TEXT TO READ:
↓

# BI 13a website link



## HIMMY123 (Feb 24, 2015)

Hi Guys

Can someone point me in the right direction as to were the approval etc of the 13A is exactly on the BI website

Many Thanks
HIMMY123


----------



## Asian Spirit (Mar 1, 2010)

HIMMY123 said:


> Hi Guys
> 
> Can someone point me in the right direction as to were the approval etc of the 13A is exactly on the BI website
> 
> ...


If you don't get the needed info in a reply, try sending MCA a private message. If I remember right, he went through the process and knows the website pretty well.


----------



## bidrod (Mar 31, 2015)

I think this is it.

Visa Application Status (Agenda Verification)

Chuck


----------



## M.C.A. (Feb 24, 2013)

I also use as a tool on other questions such as my Immigrant card renewal contacting them by using the official Facebook location of the Philippine Bureau of Immigration, they do answer my messages and for sure answer their phones, seems like my name or I've never seen my name posted for anything ... Lol ... but have noticed other expats have found their name listed on the Philippine Bureau of Immigration website.

https://www.facebook.com/officialbureauofimmigration


----------



## fmartin_gila (May 15, 2011)

bidrod said:


> I think this is it.
> 
> Visa Application Status (Agenda Verification)
> 
> Chuck


That is the list I found my name on when I was approved. You have to go through it page by page as they don't seem to have any alphabetical or other manner of listing. Everything is just listed however mixed up it is.

Fred


----------



## Tukaram (Dec 18, 2014)

fmartin_gila said:


> That is the list I found my name on when I was approved. You have to go through it page by page as they don't seem to have any alphabetical or other manner of listing. Everything is just listed however mixed up it is.
> 
> Fred


That is the link I used too. There is no real organization to the listing, but the "find" option on my browser sure helped (on Firefox it is under Edit/Find).


----------



## fmartin_gila (May 15, 2011)

Tukaram said:


> That is the link I used too. There is no real organization to the listing, but the "find" option on my browser sure helped (on Firefox it is under Edit/Find).


I went through it line by line till I found mine. I am almost computer illiterate and don't know about a lot of those kinds of things, besides that I am about hard-headed as a Missouri Jackass and sometimes it takes a good whack with a stick or shovel to get my attention.

Fred


----------



## HIMMY123 (Feb 24, 2015)

Thanks Guys 

Got it 

Will monitor the Jan update and see how I get on


----------



## hogrider (May 25, 2010)

fmartin_gila said:


> That is the list I found my name on when I was approved. You have to go through it page by page as they don't seem to have any alphabetical or other manner of listing. Everything is just listed however mixed up it is.
> 
> Fred


I haven't yet applied for my 13a but I checked the website out of interest, and as far as I can see the names are indeed listed alphabetically.


----------



## bidrod (Mar 31, 2015)

↑

(Spatial reasoning records)

↓

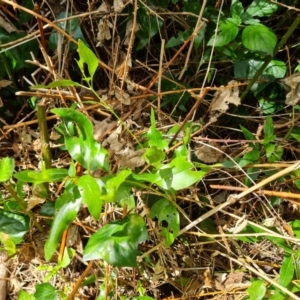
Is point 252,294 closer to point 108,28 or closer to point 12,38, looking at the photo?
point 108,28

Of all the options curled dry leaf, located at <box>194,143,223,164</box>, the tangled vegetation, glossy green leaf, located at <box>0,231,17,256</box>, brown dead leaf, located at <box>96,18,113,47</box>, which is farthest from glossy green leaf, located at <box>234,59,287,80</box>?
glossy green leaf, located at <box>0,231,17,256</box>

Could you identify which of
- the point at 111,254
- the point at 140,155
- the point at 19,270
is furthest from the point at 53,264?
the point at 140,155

↑
↓

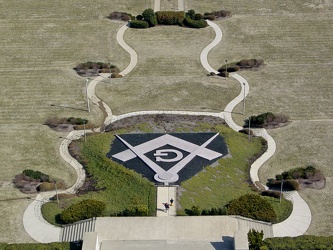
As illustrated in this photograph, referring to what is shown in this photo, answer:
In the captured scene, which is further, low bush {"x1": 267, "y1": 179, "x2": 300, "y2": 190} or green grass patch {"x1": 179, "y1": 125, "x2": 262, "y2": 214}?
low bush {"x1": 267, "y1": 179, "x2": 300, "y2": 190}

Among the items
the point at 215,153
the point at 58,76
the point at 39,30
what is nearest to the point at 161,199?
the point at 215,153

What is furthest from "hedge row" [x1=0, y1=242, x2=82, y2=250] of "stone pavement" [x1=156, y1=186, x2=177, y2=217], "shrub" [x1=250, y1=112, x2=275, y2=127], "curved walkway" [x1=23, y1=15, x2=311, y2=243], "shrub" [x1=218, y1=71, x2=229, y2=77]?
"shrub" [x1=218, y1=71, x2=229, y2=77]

↑

SET TASKS:
- 1) From the forum thread about finding 13a approvals on the Bureau of Immigration website, write out the passage that begins with the words containing "## Asian Spirit" and ends with "website pretty well.".
- 2) In the forum thread about finding 13a approvals, where is the "find" option located in Firefox?
- 3) Render this sentence from the forum thread about finding 13a approvals into Spanish: "I went through it line by line till I found mine."

ANSWERS IN ORDER:
- 1)
## Asian Spirit (Mar 1, 2010)

HIMMY123 said:


> Hi Guys
> 
> Can someone point me in the right direction as to were the approval etc of the 13A is exactly on the BI website
> 
> ...


If you don't get the needed info in a reply, try sending MCA a private message. If I remember right, he went through the process and knows the website pretty well.

- 2) It is under Edit/Find.

- 3) Lo revisé línea por línea hasta que encontré el mío.